Fast forward eight years. Beck is now a pediatrician in an inner-city health clinic. Elizabeth, we soon learn, was killed that night by the lake. Her body, found a few days later, carried the signature marking of a serial killer known as KillRoy. KillRoy, later convicted of another murder, is now on Death Row. Beck, having never gotten over the loss of his wife, has poured himself into his work.

And then Beck receives an e-mail that suggests Elizabeth might be alive. Further developments bring the police to Beck’s door, since Beck had originally been the prime suspect in Elizabeth’s death despite the lack of any evidence pointing to his guilt. The gripping plot combined with an array of colorful secondary characters keep this book moving rapidly along.

It’s only after you’ve finished the book and know the whole story that you think, “Wait a minute . . . .” After you know the whole story, you realize that the book contains at least three gaping holes, two of which would require Beck, the first-person narrator, to have acted totally out of character.

My mystery book group read this, and everyone agreed: It’s compelling while you’re reading it, but afterwards you can see its flaws. Don’t let that stop you from reading it if you’re in the mood for a good thriller, though. Just don’t start it at bedtime.

Final Warning!

Really! 

Stop here if you haven’t yet read this book and don’t want to know how it ends!

My TBR shelf: nonfiction
My TBR shelf: nonfiction

There are several plot holes in the story of Tell No One that only become evident after you’ve finished reading the novel:

At the end of the book, we learn that a Vietnam-era draft evader pulled Beck from the lake, carried him to the cabin, and called for help. But early in the book we learn that no one has used the cabin on the family property for years. It’s unlikely that anyone would have been paying the bills to keep a phone working in a cabin that no one ever uses. (The fact that a Vietnam war resistor has been living in the woods all these years also stretches credulity, but we’ll let that one pass.)
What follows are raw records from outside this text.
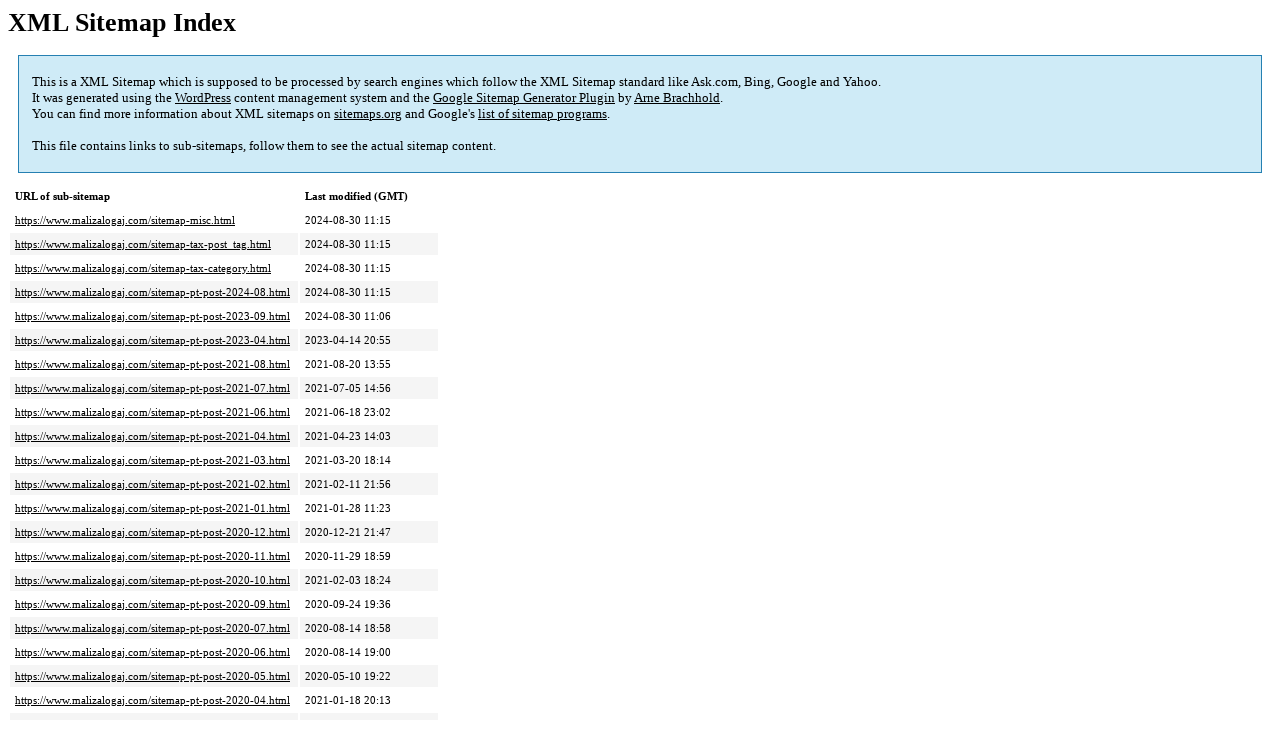

--- FILE ---
content_type: text/html; charset=UTF-8
request_url: https://www.malizalogaj.com/sitemap.html
body_size: 7218
content:
<!DOCTYPE html PUBLIC "-//W3C//DTD HTML 4.0 Transitional//EN" "http://www.w3.org/TR/REC-html40/loose.dtd">
<html xmlns="http://www.w3.org/1999/xhtml" xmlns:html="http://www.w3.org/TR/REC-html40" xmlns:sitemap="http://www.sitemaps.org/schemas/sitemap/0.9"><head><title>Malizalogaj - Zajednica ljubitelja hrane i putovanja</title><meta http-equiv="Content-Type" content="text/html; charset=utf-8"/><meta name="robots" content="noindex,follow"/><style type="text/css">
					body {
						font-family:"Lucida Grande","Lucida Sans Unicode",Tahoma,Verdana;
						font-size:13px;
					}
					
					#intro {
						background-color:#CFEBF7;
						border:1px #2580B2 solid;
						padding:5px 13px 5px 13px;
						margin:10px;
					}
					
					#intro p {
						line-height:	16.8667px;
					}
					#intro strong {
						font-weight:normal;
					}
					
					td {
						font-size:11px;
					}
					
					th {
						text-align:left;
						padding-right:30px;
						font-size:11px;
					}
					
					tr.high {
						background-color:whitesmoke;
					}
					
					#footer {
						padding:2px;
						margin-top:10px;
						font-size:8pt;
						color:gray;
					}
					
					#footer a {
						color:gray;
					}
					
					a {
						color:black;
					}
				</style></head><body><h1 xmlns="">XML Sitemap Index</h1><div xmlns="" id="intro"><p>
                This is a XML Sitemap which is supposed to be processed by search engines which follow the XML Sitemap standard like Ask.com, Bing, Google and Yahoo.<br/>
                It was generated using the <a rel="external nofollow" href="http://wordpress.org/">WordPress</a> content management system and the <strong><a rel="external nofollow" href="http://www.arnebrachhold.de/redir/sitemap-home/" title="Google (XML) Sitemaps Generator Plugin for WordPress">Google Sitemap Generator Plugin</a></strong> by <a rel="external nofollow" href="http://www.arnebrachhold.de/">Arne Brachhold</a>.<br/>
                You can find more information about XML sitemaps on <a rel="external nofollow" href="http://sitemaps.org">sitemaps.org</a> and Google's <a rel="external nofollow" href="http://code.google.com/p/sitemap-generators/wiki/SitemapGenerators">list of sitemap programs</a>.<br/><br/>
                This file contains links to sub-sitemaps, follow them to see the actual sitemap content.
            </p></div><div xmlns="" id="content"><table cellpadding="5"><tr style="border-bottom:1px black solid;"><th>URL of sub-sitemap</th><th>Last modified (GMT)</th></tr><tr><td><a href="https://www.malizalogaj.com/sitemap-misc.html">https://www.malizalogaj.com/sitemap-misc.html</a></td><td>2024-08-30 11:15</td></tr><tr class="high"><td><a href="https://www.malizalogaj.com/sitemap-tax-post_tag.html">https://www.malizalogaj.com/sitemap-tax-post_tag.html</a></td><td>2024-08-30 11:15</td></tr><tr><td><a href="https://www.malizalogaj.com/sitemap-tax-category.html">https://www.malizalogaj.com/sitemap-tax-category.html</a></td><td>2024-08-30 11:15</td></tr><tr class="high"><td><a href="https://www.malizalogaj.com/sitemap-pt-post-2024-08.html">https://www.malizalogaj.com/sitemap-pt-post-2024-08.html</a></td><td>2024-08-30 11:15</td></tr><tr><td><a href="https://www.malizalogaj.com/sitemap-pt-post-2023-09.html">https://www.malizalogaj.com/sitemap-pt-post-2023-09.html</a></td><td>2024-08-30 11:06</td></tr><tr class="high"><td><a href="https://www.malizalogaj.com/sitemap-pt-post-2023-04.html">https://www.malizalogaj.com/sitemap-pt-post-2023-04.html</a></td><td>2023-04-14 20:55</td></tr><tr><td><a href="https://www.malizalogaj.com/sitemap-pt-post-2021-08.html">https://www.malizalogaj.com/sitemap-pt-post-2021-08.html</a></td><td>2021-08-20 13:55</td></tr><tr class="high"><td><a href="https://www.malizalogaj.com/sitemap-pt-post-2021-07.html">https://www.malizalogaj.com/sitemap-pt-post-2021-07.html</a></td><td>2021-07-05 14:56</td></tr><tr><td><a href="https://www.malizalogaj.com/sitemap-pt-post-2021-06.html">https://www.malizalogaj.com/sitemap-pt-post-2021-06.html</a></td><td>2021-06-18 23:02</td></tr><tr class="high"><td><a href="https://www.malizalogaj.com/sitemap-pt-post-2021-04.html">https://www.malizalogaj.com/sitemap-pt-post-2021-04.html</a></td><td>2021-04-23 14:03</td></tr><tr><td><a href="https://www.malizalogaj.com/sitemap-pt-post-2021-03.html">https://www.malizalogaj.com/sitemap-pt-post-2021-03.html</a></td><td>2021-03-20 18:14</td></tr><tr class="high"><td><a href="https://www.malizalogaj.com/sitemap-pt-post-2021-02.html">https://www.malizalogaj.com/sitemap-pt-post-2021-02.html</a></td><td>2021-02-11 21:56</td></tr><tr><td><a href="https://www.malizalogaj.com/sitemap-pt-post-2021-01.html">https://www.malizalogaj.com/sitemap-pt-post-2021-01.html</a></td><td>2021-01-28 11:23</td></tr><tr class="high"><td><a href="https://www.malizalogaj.com/sitemap-pt-post-2020-12.html">https://www.malizalogaj.com/sitemap-pt-post-2020-12.html</a></td><td>2020-12-21 21:47</td></tr><tr><td><a href="https://www.malizalogaj.com/sitemap-pt-post-2020-11.html">https://www.malizalogaj.com/sitemap-pt-post-2020-11.html</a></td><td>2020-11-29 18:59</td></tr><tr class="high"><td><a href="https://www.malizalogaj.com/sitemap-pt-post-2020-10.html">https://www.malizalogaj.com/sitemap-pt-post-2020-10.html</a></td><td>2021-02-03 18:24</td></tr><tr><td><a href="https://www.malizalogaj.com/sitemap-pt-post-2020-09.html">https://www.malizalogaj.com/sitemap-pt-post-2020-09.html</a></td><td>2020-09-24 19:36</td></tr><tr class="high"><td><a href="https://www.malizalogaj.com/sitemap-pt-post-2020-07.html">https://www.malizalogaj.com/sitemap-pt-post-2020-07.html</a></td><td>2020-08-14 18:58</td></tr><tr><td><a href="https://www.malizalogaj.com/sitemap-pt-post-2020-06.html">https://www.malizalogaj.com/sitemap-pt-post-2020-06.html</a></td><td>2020-08-14 19:00</td></tr><tr class="high"><td><a href="https://www.malizalogaj.com/sitemap-pt-post-2020-05.html">https://www.malizalogaj.com/sitemap-pt-post-2020-05.html</a></td><td>2020-05-10 19:22</td></tr><tr><td><a href="https://www.malizalogaj.com/sitemap-pt-post-2020-04.html">https://www.malizalogaj.com/sitemap-pt-post-2020-04.html</a></td><td>2021-01-18 20:13</td></tr><tr class="high"><td><a href="https://www.malizalogaj.com/sitemap-pt-post-2020-03.html">https://www.malizalogaj.com/sitemap-pt-post-2020-03.html</a></td><td>2020-03-30 20:01</td></tr><tr><td><a href="https://www.malizalogaj.com/sitemap-pt-page-2020-03.html">https://www.malizalogaj.com/sitemap-pt-page-2020-03.html</a></td><td>2020-04-12 19:15</td></tr></table></div><div id="footer">
					Generated with <a rel="external nofollow" href="http://www.arnebrachhold.de/redir/sitemap-home/" title="Google (XML) Sitemap Generator Plugin for WordPress">Google (XML) Sitemaps Generator Plugin for WordPress</a> by <a rel="external nofollow" href="http://www.arnebrachhold.de/">Arne Brachhold</a>. This XSLT template is released under the GPL and free to use.<br/>
					If you have problems with your sitemap please visit the <a rel="external nofollow" href="http://www.arnebrachhold.de/redir/sitemap-x-faq/" title="Google (XML) sitemaps FAQ">plugin FAQ</a> or the <a rel="external nofollow" href="https://wordpress.org/support/plugin/google-sitemap-generator">support forum</a>.
				</div></body></html>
Beck says that he had decided to tell Elizabeth about his killing of Scope on the night they went to the woods, but she was abducted before he got around to telling her. Now from the beginning Beck has told us that he and Elizabeth were soul mates, best friends since childhood. The first thing Beck would have done was tell Elizabeth what had happened. It never would have occurred to him NOT to tell her. He wouldn’t have to think about whether he should or shouldn’t tell her.

Beck knew that Elizabeth worked with Scope. When Scope came into the apartment that night, Beck must have figured Scope had come for Elizabeth. Even after killing Scope, Beck would have wanted to tell Elizabeth what had happened so that he could find out why Scope had come looking for her.

When the police confront Beck with the photos of the battered Elizabeth found in the safe deposit box, Beck is clueless. But, knowing that Scope had come after Elizabeth, he’d have to figure that Scope must be the person who had beaten Elizabeth up. It makes sense that Beck wouldn’t want to tell the police about this. However, the author has done nothing to indicate to the reader that Beck is an unreliable narrator . So Coben isn’t playing fairly with us when he lets Beck plead complete ignorance.

Beck says that after killing Scope he went out for a walk while deciding whether to call the police. But Beck is such a straight arrow that the first thing he would have done after killing Scope was call the police and report what had happened. It never would have occurred to him NOT to call the cops; he wouldn’t have had to think about that possibility at all.